Executor de advogado é condenado 33 anos de reclusão em Cuiabá

Alex Roberto de Queiroz Silva foi condenado, na quarta-feira (15), a 33 anos e 10 meses de reclusão, além de oito meses de detenção, em regime inicial fechado, pelo homicídio triplamente qualificado do advogado Renato Nery, ocorrido em Cuiabá, bem como pelos crimes de fraude processual qualificada e integração de organização criminosa.
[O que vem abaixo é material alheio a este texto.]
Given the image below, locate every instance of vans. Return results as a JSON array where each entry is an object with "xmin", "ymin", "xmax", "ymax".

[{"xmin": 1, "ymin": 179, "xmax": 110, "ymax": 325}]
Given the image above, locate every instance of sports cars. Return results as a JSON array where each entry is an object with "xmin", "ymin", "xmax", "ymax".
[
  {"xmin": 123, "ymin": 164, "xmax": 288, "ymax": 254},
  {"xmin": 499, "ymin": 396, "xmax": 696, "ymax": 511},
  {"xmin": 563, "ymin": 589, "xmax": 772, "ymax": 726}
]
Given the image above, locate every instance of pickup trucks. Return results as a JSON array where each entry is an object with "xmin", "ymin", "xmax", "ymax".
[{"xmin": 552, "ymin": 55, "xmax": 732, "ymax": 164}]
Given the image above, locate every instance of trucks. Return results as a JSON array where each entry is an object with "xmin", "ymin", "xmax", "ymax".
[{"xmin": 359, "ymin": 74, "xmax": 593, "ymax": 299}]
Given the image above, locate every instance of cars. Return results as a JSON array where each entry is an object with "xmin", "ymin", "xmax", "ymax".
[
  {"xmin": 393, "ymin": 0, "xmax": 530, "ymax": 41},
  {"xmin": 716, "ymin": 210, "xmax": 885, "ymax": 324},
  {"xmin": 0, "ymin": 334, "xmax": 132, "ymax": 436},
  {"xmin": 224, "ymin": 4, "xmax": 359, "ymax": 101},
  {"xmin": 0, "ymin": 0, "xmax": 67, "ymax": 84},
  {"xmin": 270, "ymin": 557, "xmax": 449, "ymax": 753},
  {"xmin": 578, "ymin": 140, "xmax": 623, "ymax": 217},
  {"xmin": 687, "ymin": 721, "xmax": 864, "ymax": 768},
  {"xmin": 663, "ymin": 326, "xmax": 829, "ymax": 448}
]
Durante o julgamento pelo Tribunal do Júri, o réu confessou a autoria do homicídio, mas negou ter integrado organização criminosa.O Conselho de Sentença acolheu a tese sustentada pelo promotor de Justiça Rodrigo Ribeiro Domingues e reconheceu que o homicídio foi praticado mediante promessa de recompensa, com emprego de meio que resultou perigo comum e mediante recurso que dificultou a defesa da vítima.Alex Roberto de Queiroz Silva foi o primeiro dos seis denunciados a ser submetido a julgamento pela morte do advogado, ocorrida em julho de 2024. Conforme a denúncia do Ministério Público de Mato Grosso (MPMT), ele atuou como executor do homicídio, efetuando os disparos contra Renato Nery em frente ao escritório da vítima, na Avenida Fernando Corrêa da Costa, em Cuiabá. O crime teria sido cometido sob a coordenação do policial militar Heron Teixeira Pena Vieira, também denunciado pelo Ministério Público.As investigações conduzidas pelo Núcleo de Defesa da Vida apontaram que o assassinato foi precedido pelo monitoramento da rotina da vítima e por um planejamento prévio. Segundo o MPMT, a execução ocorreu em razão de uma disputa judicial em que Renato Nery havia obtido decisão favorável no litígio, circunstância apontada como motivação para o crime.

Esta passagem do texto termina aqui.